Parallel::MapReduce - MapReduce Infrastructure, multithreaded


Parallel-MapReduce documentation Contained in the Parallel-MapReduce distribution.

Index


Code Index:

NAME

Top

Parallel::MapReduce - MapReduce Infrastructure, multithreaded

SYNOPSIS

Top

  ## THIS IS ALL STILL EXPERIMENTAL!!
  ## DO NOT USE FOR PRODUCTION!!
  ## LOOK AT THE ROADMAP AND FEEDBACK WHAT YOU FIND IMPORTANT!!

  use Parallel::MapReduce;
  my $mri = new Parallel::MapReduce (MemCacheds => [ '127.0.0.1:11211', .... ],
                                     Workers    => [ '10.0.10.1', '10.0.10.2', ...]);

  my $A = {1 => 'this is something ',
           2 => 'this is something else',
           3 => 'something else completely'};

  # apply MR algorithm (word count) on $A
  my $B = $mri->mapreduce (
			     sub {
				 my ($k, $v) = (shift, shift);
				 return map { $_ => 1 } split /\s+/, $v;
			     },
			     sub {
				 my ($k, $v) = (shift, shift);
				 my $sum = 0;
				 map { $sum += $_ } @$v;
				 return $sum;
			     },
			     $A
                           );

  # prefabricate mapreducer
  my $string2lines = $mri->mapreducer (sub {...}, sub {...});
  # apply it
  my $B = &$string2lines ($A);

  # pipeline it with some other mapreducer
  my $pipeline = $mri->pipeline ($string2lines,
                                 $lines2wordcounts);

  # apply that
  my $B = &$pipeline ($A);

ABSTRACT

Top

The MapReduce framework allows a parallel, and possibly distributed computation of CPU intensive computations on several, if not many hosts.

For this purpose you will have to formulate your problem into one which only deals with list traversal (map) and list comprehension (reduce), something which is not unnatural for Perl programmers.

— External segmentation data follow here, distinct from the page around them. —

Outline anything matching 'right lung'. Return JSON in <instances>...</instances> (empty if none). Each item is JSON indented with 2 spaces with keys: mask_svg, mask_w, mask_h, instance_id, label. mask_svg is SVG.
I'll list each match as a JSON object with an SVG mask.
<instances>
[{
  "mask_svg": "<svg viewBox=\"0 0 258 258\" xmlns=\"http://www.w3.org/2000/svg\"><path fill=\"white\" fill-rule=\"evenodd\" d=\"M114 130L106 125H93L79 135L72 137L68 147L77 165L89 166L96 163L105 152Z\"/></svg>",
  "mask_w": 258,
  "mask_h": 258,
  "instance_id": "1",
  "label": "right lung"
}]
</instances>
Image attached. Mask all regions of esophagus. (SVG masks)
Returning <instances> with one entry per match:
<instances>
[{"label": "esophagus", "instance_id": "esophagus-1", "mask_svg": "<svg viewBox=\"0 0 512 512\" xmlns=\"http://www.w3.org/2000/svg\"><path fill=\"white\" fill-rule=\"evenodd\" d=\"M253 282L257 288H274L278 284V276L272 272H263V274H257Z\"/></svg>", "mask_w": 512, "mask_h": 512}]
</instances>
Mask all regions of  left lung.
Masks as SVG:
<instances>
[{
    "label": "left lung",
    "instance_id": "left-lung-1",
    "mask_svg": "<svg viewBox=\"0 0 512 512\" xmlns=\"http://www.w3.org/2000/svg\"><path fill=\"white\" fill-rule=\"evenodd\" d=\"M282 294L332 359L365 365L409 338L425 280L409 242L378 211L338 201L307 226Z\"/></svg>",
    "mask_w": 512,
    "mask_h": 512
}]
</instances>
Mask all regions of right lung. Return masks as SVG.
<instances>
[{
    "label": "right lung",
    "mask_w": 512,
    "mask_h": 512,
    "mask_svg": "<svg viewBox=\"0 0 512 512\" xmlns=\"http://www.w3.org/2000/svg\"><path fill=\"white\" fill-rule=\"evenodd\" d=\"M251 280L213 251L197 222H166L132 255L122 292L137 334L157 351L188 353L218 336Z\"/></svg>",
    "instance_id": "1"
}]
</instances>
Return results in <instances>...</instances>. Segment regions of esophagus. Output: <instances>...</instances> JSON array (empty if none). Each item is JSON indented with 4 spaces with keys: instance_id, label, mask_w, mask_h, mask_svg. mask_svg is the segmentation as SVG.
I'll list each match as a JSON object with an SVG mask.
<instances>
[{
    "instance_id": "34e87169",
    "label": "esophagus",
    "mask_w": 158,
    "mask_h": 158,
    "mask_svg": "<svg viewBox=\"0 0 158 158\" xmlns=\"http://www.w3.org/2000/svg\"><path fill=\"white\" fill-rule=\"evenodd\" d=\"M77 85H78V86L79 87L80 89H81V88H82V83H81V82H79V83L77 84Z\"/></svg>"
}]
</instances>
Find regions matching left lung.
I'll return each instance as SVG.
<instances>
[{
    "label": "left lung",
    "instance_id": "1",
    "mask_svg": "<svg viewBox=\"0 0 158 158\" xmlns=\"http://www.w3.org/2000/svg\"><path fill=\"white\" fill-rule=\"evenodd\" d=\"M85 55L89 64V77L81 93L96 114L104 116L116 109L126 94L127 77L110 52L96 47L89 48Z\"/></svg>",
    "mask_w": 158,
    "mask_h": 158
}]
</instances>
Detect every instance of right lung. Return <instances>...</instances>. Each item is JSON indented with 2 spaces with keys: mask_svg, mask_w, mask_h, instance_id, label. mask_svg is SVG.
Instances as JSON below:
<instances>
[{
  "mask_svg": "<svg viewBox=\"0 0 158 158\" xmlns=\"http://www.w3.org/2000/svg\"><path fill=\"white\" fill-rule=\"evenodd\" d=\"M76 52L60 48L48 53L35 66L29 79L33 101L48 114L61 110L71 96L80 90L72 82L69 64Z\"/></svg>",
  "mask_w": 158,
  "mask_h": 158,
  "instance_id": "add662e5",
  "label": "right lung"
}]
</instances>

In effect you end up with a hash-to-hash transform and this is exactly what this package implements.

This package implements MapReduce for local invocations, parallelized (but still local) invocations and for fully distributed invocations. For the latter it is not using a file system to propagate data, but instead a pool of memcached servers.

DESCRIPTION

Top

In a nutshell, the MapReduce algorithm is this (in sequential form):

   sub mapreduce {
       my $mri    = shift;
       my $map    = shift;
       my $reduce = shift;
       my $h1     = shift;

       my %h3;
       while (my ($k, $v) = each %$h1) {
   	my %h2 = &$map ($k => $v);
   	map { push @{ $h3{$_} }, $h2{$_} } keys %h2;
       }
       my %h4;
       while (my ($k, $v) = each %h3) {
   	$h4{$k} = &$reduce ($k => $v);
       }
       return \%h4;
   }

It is the task of the application programmer to determine the functions $map and $reduce, which when applied to the hash $h1 will produce the wanted result. The infrastructure $mri is not used above, but it becomes relevant when the individual invocations of $map and $reduce are (a) parallelized or (b) are distributed. And this is what this package does.

Master

This is the host where you initiate the computation and this is where the central algorithm will be executed.

Workers

Each worker can execute either the $map function or the $reduce over the subslice of the overall data. Workers can run local simply as subroutine (see Parallel::MapReduce::Worker, or can be a thread talking to a remote instance of a worker (see Parallel::MapReduce::Worker::SSH).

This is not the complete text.